The video also stars Professor Teresit Ramos-Peres who (rather worryingly…) works for the department of environmental sciences at Ateneo de Manila University. In the short time she appears on film, she exposes herself to be either incompetent or a liar. She says, “The biotech company claims that there is no ecological impact; nor impacts on the health of the population, but we have not found any publication regarding such claims. I am a scientist and I try to do research in the relevant publications on these issues, and I have not seen anything. What is the basis for their claim?” Genetically modified foods are subjected to more testing than any other type of food, and every credible study shows that they are safe for human and animal consumption. There are literally thousands of papers documenting the general safety and nutritional wholesomeness of genetically modified food. How anyone can, with a straight face, go on camera whilst representing their university and say something so catastrophically incorrect is beyond me. This is by no means the only inexcusably wrong comment made in this video. One of the main concerns mentioned was that the introduction of Golden rice into the Philippines would open the door to other genetically modified crops. However, a quick Google search reveals that GMOs have been in the Philippines for over a decade.
This consensus on the safety of genetically modified food is ignored by organisations like Greenpeace who like to parrot the idea that not enough testing is done, whilst paradoxically excusing if not promoting the destruction of scientific research looking into their safety. Take, for example, the 1000 square meters of Golden rice that was uprooted by protesters in the Philippines in 2013. Beau Baconguis, a programme manager for Greenpeace, publically supported the protesters’ acts saying, “I think that the farmers know what they want. What they want is a safe environment that they can grow their crops in”. The only problem here is that, contrary to what Beau said, no local farmers participated in the uprooting. Only a small number of protesters were responsible for damaging the research, as the farmers believe that killing a living rice plant is unlucky. You can also tell by looking at these people that they aren’t, as they say, worried about contamination – none of them are wearing any protective clothing and, presumably, went about their day afterwards.

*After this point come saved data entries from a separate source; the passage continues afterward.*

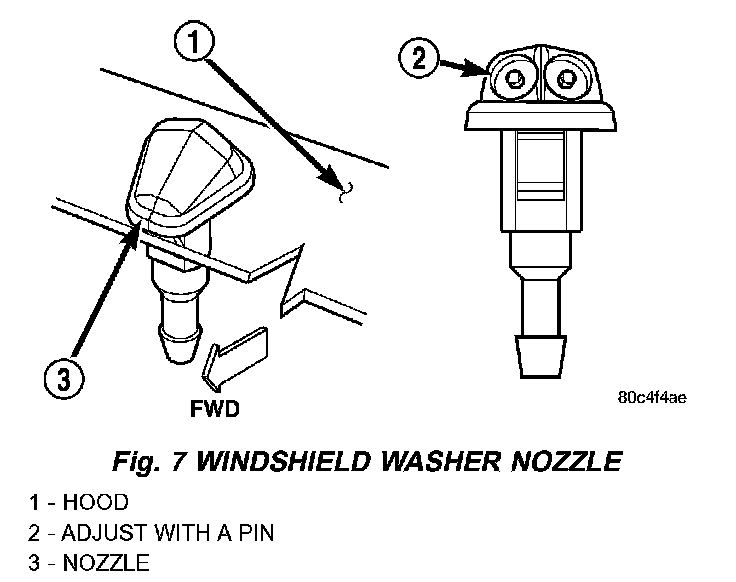 1

2

3

FWD

80c4f4ae

Fig. 7 WINDSHIELD WASHER NOZZLE

1 - HOOD
2 - ADJUST WITH A PIN
3 - NOZZLE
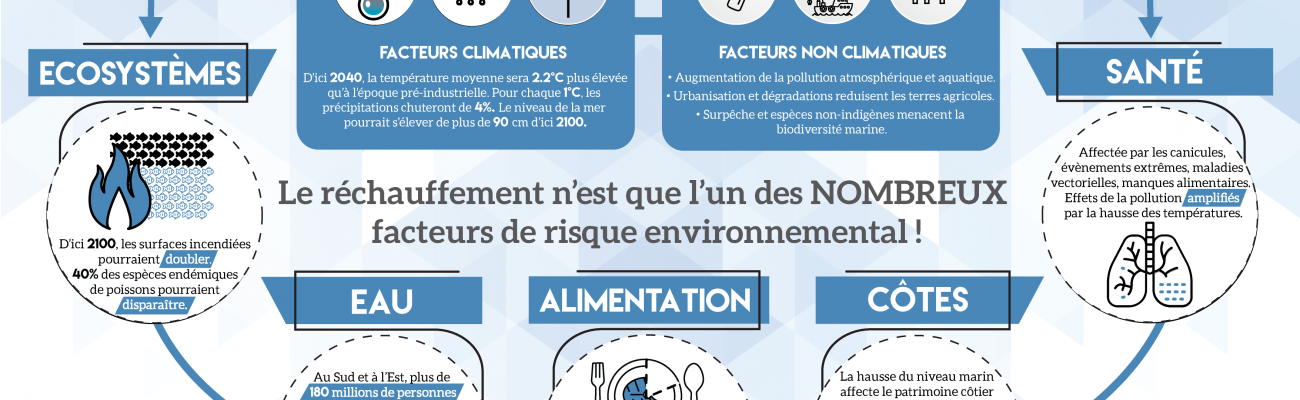 ECOSYSTÈMES

D'ici 2100, les surfaces incendiées pourraient doubler. 40% des espèces endémiques de poissons pourraient disparaître.

FACTEURS CLIMATIQUES

D'ici 2040, la température moyenne sera 2.2°C plus élevée qu'à l'époque pré-industrielle. Pour chaque 1°C, les précipitations chuteront de 4%. Le niveau de la mer pourrait s'élever de plus de 90 cm d'ici 2100.

FACTEURS NON CLIMATIQUES

• Augmentation de la pollution atmosphérique et aquatique.
• Urbanisation et dégradations reduisent les terres agricoles.
• Surpêche et espèces non-indigènes menacent la biodiversité marine.

SANTÉ

Affectée par les canicules, évènements extrêmes, maladies vectorielles, manques alimentaires. Effets de la pollution amplifiés par la hausse des températures.

Le réchauffement n'est que l'un des NOMBREUX facteurs de risque environnemental !

EAU

Au Sud et à l'Est, plus de 180 millions de personnes

ALIMENTATION

CÔTES

La hausse du niveau marin affecte le patrimoine côtier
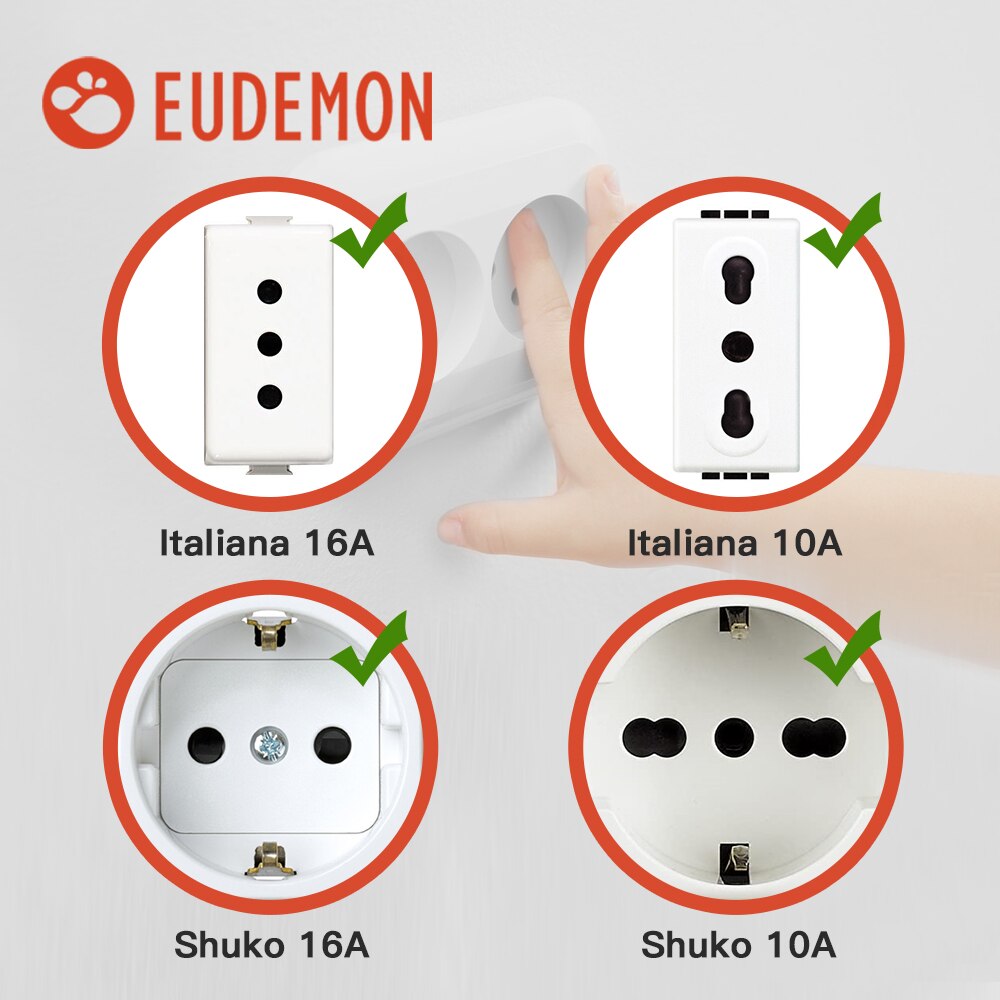 EUDEMON

Italiana 16A

Italiana 10A

Shuko 16A

Shuko 10A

Be under no illusion, if you are funding Greenpeace – even if you are only giving a few quid to a chugger on the street, you are helping to fund this misinformation. You are playing your part in contributing to the death and suffering of millions of people, simply because the organisation you support holds dogmatic views on a technology it dislikes. This inhumane opposition to golden rice means that if history does remember Greenpeace, it won’t be for their contribution to protecting the environment. It will be for the monsters they turned into and the death and suffering they caused.